#### LISTED ENTRIES ####

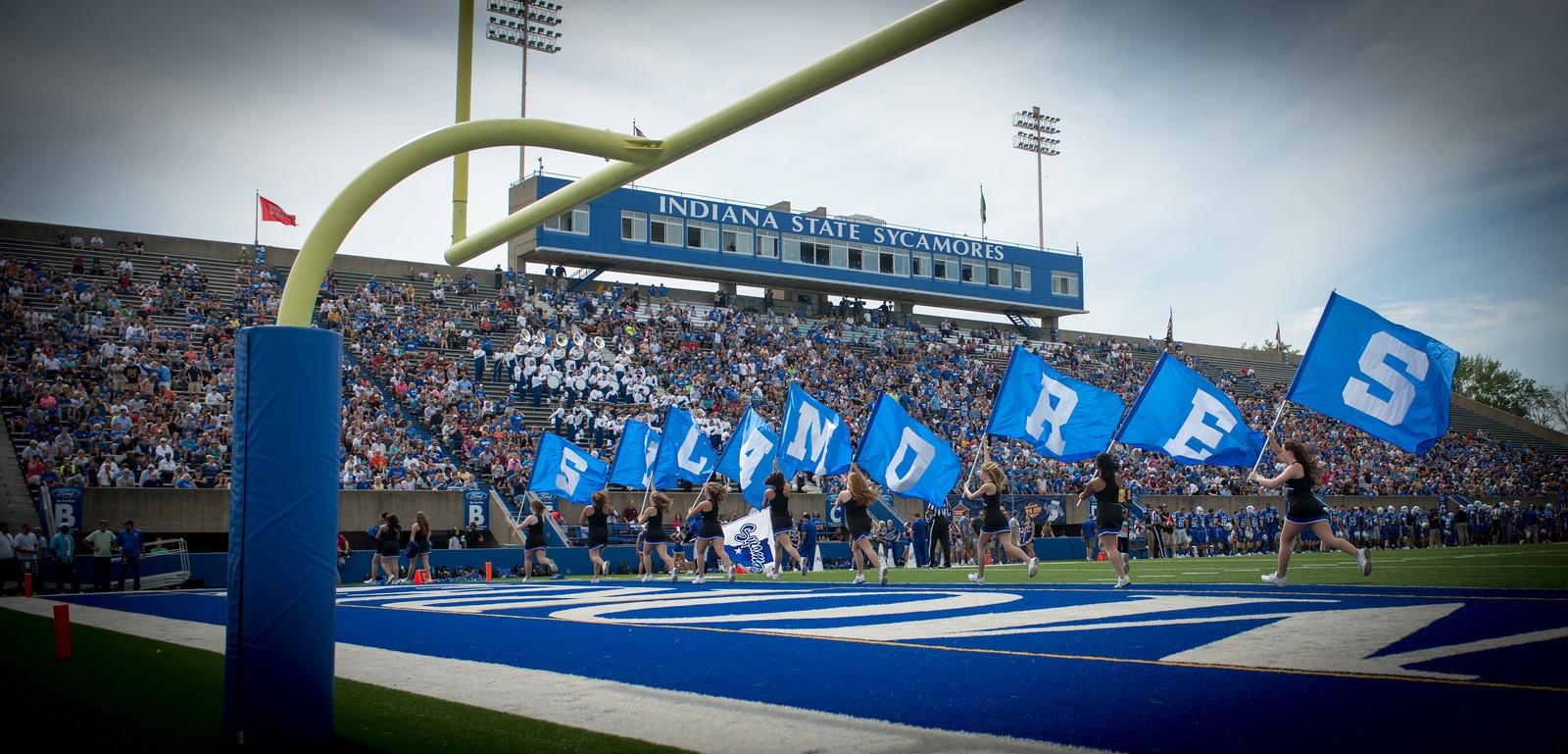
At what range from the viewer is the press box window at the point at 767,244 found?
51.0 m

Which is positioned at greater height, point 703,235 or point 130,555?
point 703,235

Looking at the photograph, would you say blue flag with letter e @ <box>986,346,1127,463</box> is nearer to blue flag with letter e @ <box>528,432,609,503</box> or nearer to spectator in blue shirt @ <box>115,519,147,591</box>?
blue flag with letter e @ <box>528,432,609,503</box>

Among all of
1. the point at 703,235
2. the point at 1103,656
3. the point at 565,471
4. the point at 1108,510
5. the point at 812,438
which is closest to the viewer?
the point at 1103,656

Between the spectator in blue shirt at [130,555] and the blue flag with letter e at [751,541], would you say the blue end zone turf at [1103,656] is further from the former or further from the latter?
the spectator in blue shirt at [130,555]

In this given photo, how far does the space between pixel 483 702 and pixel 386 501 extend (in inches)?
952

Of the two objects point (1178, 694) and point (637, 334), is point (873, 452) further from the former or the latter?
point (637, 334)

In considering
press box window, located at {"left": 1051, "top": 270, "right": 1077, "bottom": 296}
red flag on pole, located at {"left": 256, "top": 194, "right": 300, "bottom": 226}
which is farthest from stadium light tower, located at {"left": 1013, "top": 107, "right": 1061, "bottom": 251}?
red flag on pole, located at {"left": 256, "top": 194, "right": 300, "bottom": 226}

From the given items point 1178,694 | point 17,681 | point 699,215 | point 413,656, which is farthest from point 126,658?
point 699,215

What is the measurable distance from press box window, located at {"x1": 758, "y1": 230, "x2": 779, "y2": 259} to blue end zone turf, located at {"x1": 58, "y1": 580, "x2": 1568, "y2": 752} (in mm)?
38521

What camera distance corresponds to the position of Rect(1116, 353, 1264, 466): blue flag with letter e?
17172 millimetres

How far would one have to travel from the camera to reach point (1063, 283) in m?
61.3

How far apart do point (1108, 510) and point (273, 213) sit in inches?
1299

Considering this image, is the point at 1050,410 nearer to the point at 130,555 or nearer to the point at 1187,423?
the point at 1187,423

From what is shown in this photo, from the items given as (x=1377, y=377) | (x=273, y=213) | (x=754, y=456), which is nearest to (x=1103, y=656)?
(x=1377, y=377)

####
#### LISTED ENTRIES ####

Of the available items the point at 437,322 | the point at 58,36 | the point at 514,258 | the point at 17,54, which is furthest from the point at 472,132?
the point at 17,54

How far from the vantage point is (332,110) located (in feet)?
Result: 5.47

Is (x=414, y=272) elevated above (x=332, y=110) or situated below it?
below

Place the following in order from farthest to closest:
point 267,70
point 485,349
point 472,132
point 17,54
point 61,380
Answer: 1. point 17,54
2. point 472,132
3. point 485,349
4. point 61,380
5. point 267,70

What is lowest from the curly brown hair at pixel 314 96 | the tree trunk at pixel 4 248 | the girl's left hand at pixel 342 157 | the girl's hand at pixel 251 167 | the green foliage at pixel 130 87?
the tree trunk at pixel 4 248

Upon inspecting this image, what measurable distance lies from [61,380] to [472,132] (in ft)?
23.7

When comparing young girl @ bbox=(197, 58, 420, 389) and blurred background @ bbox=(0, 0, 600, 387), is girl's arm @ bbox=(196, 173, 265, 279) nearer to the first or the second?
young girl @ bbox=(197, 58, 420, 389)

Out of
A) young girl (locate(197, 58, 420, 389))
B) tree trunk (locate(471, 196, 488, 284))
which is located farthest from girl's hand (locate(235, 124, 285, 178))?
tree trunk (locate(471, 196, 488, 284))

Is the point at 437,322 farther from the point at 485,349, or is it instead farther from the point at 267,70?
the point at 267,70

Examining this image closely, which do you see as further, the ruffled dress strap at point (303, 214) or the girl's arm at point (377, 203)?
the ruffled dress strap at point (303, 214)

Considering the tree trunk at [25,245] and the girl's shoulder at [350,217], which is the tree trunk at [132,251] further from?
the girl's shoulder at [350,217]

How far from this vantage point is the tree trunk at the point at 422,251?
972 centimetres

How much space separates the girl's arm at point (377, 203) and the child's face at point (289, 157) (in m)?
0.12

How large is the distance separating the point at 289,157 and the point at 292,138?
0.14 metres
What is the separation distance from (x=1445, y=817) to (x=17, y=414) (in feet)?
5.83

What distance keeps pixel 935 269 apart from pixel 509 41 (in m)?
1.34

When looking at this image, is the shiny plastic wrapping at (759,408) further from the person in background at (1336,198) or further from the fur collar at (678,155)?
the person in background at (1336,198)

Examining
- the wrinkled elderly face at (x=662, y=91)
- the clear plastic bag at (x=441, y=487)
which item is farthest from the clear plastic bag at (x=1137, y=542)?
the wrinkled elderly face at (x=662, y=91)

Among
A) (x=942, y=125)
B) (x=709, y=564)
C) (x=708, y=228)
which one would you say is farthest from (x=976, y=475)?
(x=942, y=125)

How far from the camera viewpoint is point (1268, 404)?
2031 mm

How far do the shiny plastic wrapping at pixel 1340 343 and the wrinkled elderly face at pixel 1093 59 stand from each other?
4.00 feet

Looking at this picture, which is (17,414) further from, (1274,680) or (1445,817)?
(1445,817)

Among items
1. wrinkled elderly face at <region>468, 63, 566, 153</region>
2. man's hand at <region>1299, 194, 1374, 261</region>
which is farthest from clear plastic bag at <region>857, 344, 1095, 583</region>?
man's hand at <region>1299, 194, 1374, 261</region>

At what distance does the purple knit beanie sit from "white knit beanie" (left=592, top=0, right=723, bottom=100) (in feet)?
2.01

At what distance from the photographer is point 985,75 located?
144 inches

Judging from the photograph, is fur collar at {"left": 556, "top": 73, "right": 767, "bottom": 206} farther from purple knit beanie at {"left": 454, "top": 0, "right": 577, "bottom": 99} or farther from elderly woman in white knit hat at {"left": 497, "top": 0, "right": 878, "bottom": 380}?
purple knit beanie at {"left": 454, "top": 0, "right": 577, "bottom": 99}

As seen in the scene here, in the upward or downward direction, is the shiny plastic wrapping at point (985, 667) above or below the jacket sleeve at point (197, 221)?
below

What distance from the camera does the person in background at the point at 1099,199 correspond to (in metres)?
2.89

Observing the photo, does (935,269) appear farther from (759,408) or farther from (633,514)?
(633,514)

####

▶ [SET PROBLEM] Count the lines in the records above that contain the string "space", treating uppercase and lowercase as different. Reply with the number only.

▶ [SOLUTION TO THIS TASK] 2